Rombongan polisi itu masih manggut-manggut saja mendengarkan terusan cerita Wali Paidi.
"Tiba-tiba, lain hari, penduduk kampung itu lenyap. Semuanya dibunuh dan hanya disisakan beberapa orang saja, termasuk Ibnu Muljam".
"Ibnu Muljam yang kiai maksud itu pembunuh Khalifah Ali itu?"
"Siapa lagi?"
"Kok berani amat kiai?"
"Ibnu Muljam bukan hanya Khawarij. Dia itu dendam dengan Khalifah Ali karena beliau lah yang tidak takut menghentikan kaum-kaum radikal ekstrimis yang membunuh Khalifah Ustman, meski mereka menyusup ke lingkaran Khalifah Ali dan mendeklarasikan sebagai pendukung".
"Risikonya," lanjut Wali Paidi, "Khalifah Ali juga dibunuh sendiri oleh Abdurrahman bin Muljam pada 26 Januari 661 M di Masjid Agung Kufah, yang juga sedang shalat. Mereka ini bukan manusia. Mengapa kalian merasa berdosa hadapi Bani Muljam ini di Indonesia?"
"Mereka sesama muslim Mbah Kiai," kata salah satu rombongan polisi.
"Mereka ini muslim tapi tidak rahmatan. Di surga, kata Nabi Muhammad Saw., besok ada kelompok penghuni surga yang beliau mengenalnya, mereka juga mengenal beliau tapi mereka tidak akan bisa meminum Telaga Nabi di sana karena jalan keislamannya tidak sama dengan Nabi".

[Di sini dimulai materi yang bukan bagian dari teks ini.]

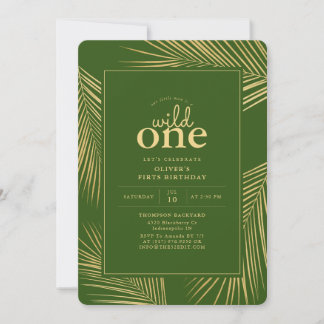 Jungle Grönt Vild 1 Födelsedagsfest inbjudan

"Ibnu Muljam maksudnya kiai?"
"Iya, beserta keturunannya dan para pembunuh cucu Nabi Saw. di Karbala. Mereka muslim. Tapi apakah mereka layak mendapatkan syafaat beliau, jauh dari harapan tentunya kan?"
Wali Paidi sebenarnya ingin menjelaskan resep Bashar Asshad bisa mempertahankan negeri Suriah dari kehancuran meski terus dilanda perang saudara, tapi, karena rombongan polisi itu keburu pamit, penjelasan itu disimpan sendiri.
"Apa resepnya Mbah?" Yik Lukman nyelatuk dari belakang. Tiba-tiba. Wali Paidi senyum.
"Ah, sampeyan ini Yik. Tidak usahlah," Wali Paidi menimpali.
Sesama wali, mereka tidak bisa saling simpan rahasia Allah. [badriologi.com]
Keterangan:
Ini adalah serial Patroli Wali Paidi (edisi 1). Ditulis 27 Oktober 2019.